One frequently-asked question is why there are negative and positive ROTs. This is largely because the subsidy system, while weighted to different disciplines, is far from perfect. In effect, we have an agreement between the faculties that they will support one another in the interests of being able to offer the comprehensive curriculum on which our reputation rests. A second question - perhaps more of a misunderstanding - is that UCT has an "overhead" of between 20 and 30 percent - the amount that we take from faculty income to cover support costs. But remember that these funds also pay for vital core provisions: a library acquisition budget of more than R30-million each year, more than R40-million in direct financial aid to students, internet access (our account for bandwidth alone is some R5.5-million each year), new buildings and facilities and the renewal of all computers on a three- to five-year cycle. Our true overhead is less than 10 percent; we run a lean operation, and we are always pushing all units to further improve efficiencies.

A further - rather prevalent - misunderstanding is that "Bremner" (or "the Centre") has funds to disperse. We do not. The annual planning and budgeting process disperses all our resources to the 22 units. The rules for ROTs allow units to retain funds that result from better-than-anticipated performance, and to build up reserves for special projects. The opportunities for imaginative planning are vested primarily in the faculties, and there is no gold in the Bremner basement.

So how does this all come together? We organise planning and budgeting in a continuous cycle. The process - looking ahead more than a year - starts in November when we take stock of our successes and challenges so far. Increasingly, we are trying to do this against agreed performance priorities - issues such as transformation, building research excellence, improving the quality of teaching and learning and building sustainable operations. We take these ideas forward to a meeting with the university's senior leadership in February - just as the academic year starts. At this time, the planning and finance departments work closely together to take a long-term view on the budget framework for the following five years - trying to estimate inflation and the order of increases in costs that we can manage, among other parameters. Following this, and through the first semester, we shape up our priorities, and present an outline view to Council at its June meeting. At this point, we also set our target for overall fee revenues for the following year, allowing full engagement with the student sector (we are one of the few universities to do this, in the interests of transparency: others set their fees very late in the year in order to balance their books, after they have decided how much to spend). Following the June Council meeting, the detailed work starts. In July and early August, we meet individually with each of the 22 units, reviewing their performance, plans and preliminary budgets for the following year. Following the individual meetings, a further meeting is convened with all unit heads present, where peer review and input is further used to shape key issues and decisions. This has become known as the "show and tell" session. As a result of this intense - and often tense - series of meetings, we shape the first version of a detailed proposal for consideration by the University Finance Committee and the University Strategy Committee. The end result is a plan and budget proposal by the Vice-Chancellor to the University Finance Committee for recommendation to Council to consider at its early October meeting.
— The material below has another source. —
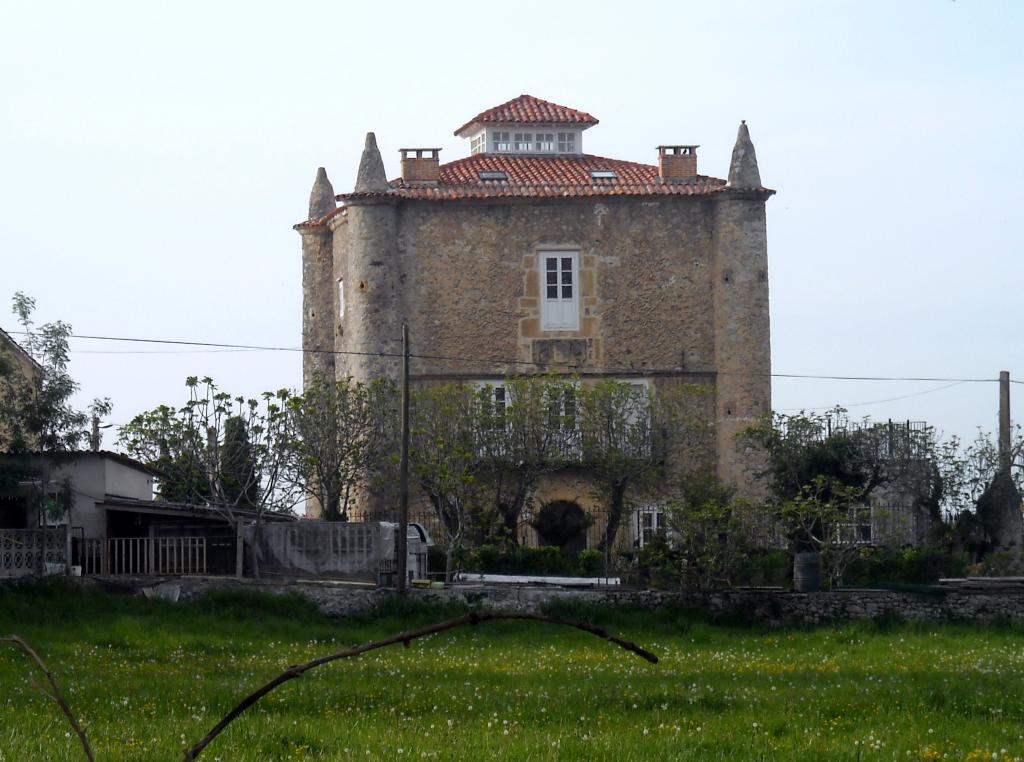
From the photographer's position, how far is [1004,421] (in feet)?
127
Is this a fair system? I believe we still have a way to go. In particular, we have much more to do in aligning the individual performance of our staff with our objectives as a university, in improving efficiency and in finding new sources of income that can provide more financial aid and increase investment in our research infrastructure. Moreover, we have yet to achieve our primary goal, which is a small operating surplus in every year, which we can use for new projects and to bolster our reserves. But in general terms, we are on the right track, and getting better each year.